» **GIVEN PROBLEM**
Please gather every line of the records below that contains the word "scene" and copy each such line in full.

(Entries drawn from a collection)
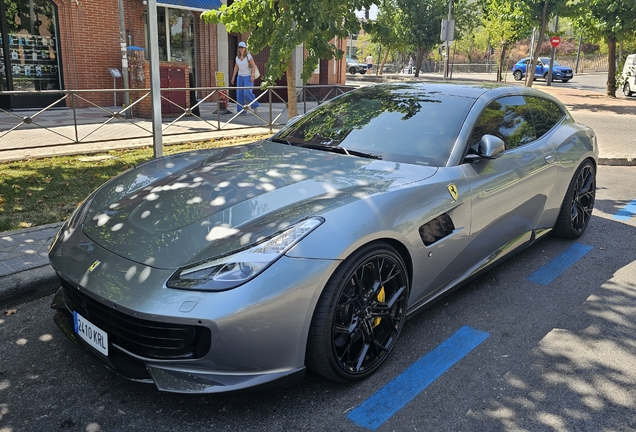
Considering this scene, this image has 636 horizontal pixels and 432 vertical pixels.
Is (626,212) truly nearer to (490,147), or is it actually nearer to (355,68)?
(490,147)

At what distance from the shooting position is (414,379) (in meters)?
3.06

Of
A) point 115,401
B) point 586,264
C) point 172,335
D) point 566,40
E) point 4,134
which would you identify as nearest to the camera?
point 172,335

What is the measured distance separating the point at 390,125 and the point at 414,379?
183 cm

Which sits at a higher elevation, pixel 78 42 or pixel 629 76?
pixel 78 42

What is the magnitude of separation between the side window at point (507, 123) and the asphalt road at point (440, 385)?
3.93ft

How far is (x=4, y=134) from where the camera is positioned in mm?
9008

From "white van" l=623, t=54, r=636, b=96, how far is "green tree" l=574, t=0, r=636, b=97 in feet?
12.4

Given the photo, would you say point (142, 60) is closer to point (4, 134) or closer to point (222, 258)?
point (4, 134)

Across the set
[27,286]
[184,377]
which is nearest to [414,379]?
[184,377]

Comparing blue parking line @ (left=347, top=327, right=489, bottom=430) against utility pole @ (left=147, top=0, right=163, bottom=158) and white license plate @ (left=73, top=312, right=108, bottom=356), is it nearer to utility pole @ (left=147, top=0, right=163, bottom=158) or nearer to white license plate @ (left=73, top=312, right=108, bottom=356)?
white license plate @ (left=73, top=312, right=108, bottom=356)

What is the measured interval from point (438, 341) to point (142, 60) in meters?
11.8

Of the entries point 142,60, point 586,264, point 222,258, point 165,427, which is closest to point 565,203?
point 586,264

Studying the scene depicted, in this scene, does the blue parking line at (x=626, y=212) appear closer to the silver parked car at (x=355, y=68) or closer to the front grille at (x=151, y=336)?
the front grille at (x=151, y=336)

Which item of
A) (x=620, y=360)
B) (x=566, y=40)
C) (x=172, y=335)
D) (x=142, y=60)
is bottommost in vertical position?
(x=620, y=360)
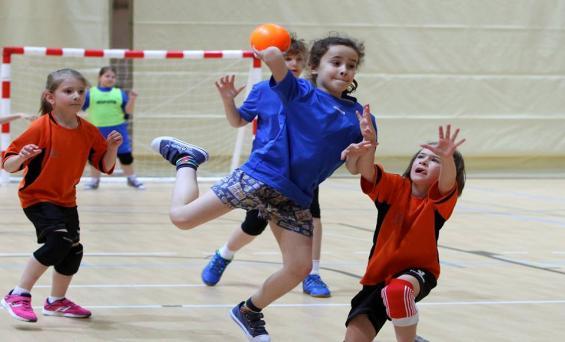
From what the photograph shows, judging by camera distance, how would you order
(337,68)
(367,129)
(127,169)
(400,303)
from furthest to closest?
(127,169) → (337,68) → (367,129) → (400,303)

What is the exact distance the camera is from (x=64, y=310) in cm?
426

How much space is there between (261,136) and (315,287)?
3.12 feet

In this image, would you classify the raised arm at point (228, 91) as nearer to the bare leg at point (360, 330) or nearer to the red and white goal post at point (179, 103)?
the bare leg at point (360, 330)

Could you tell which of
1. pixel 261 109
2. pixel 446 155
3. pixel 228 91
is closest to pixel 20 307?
pixel 228 91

» **EXPECTED ANSWER**
Considering this scene, this image has 636 horizontal pixels and 432 vertical pixels.
Studying the scene depicted, in this scene, does the blue parking line at (x=626, y=212) appear closer to the silver parked car at (x=355, y=68) or closer to the front grille at (x=151, y=336)?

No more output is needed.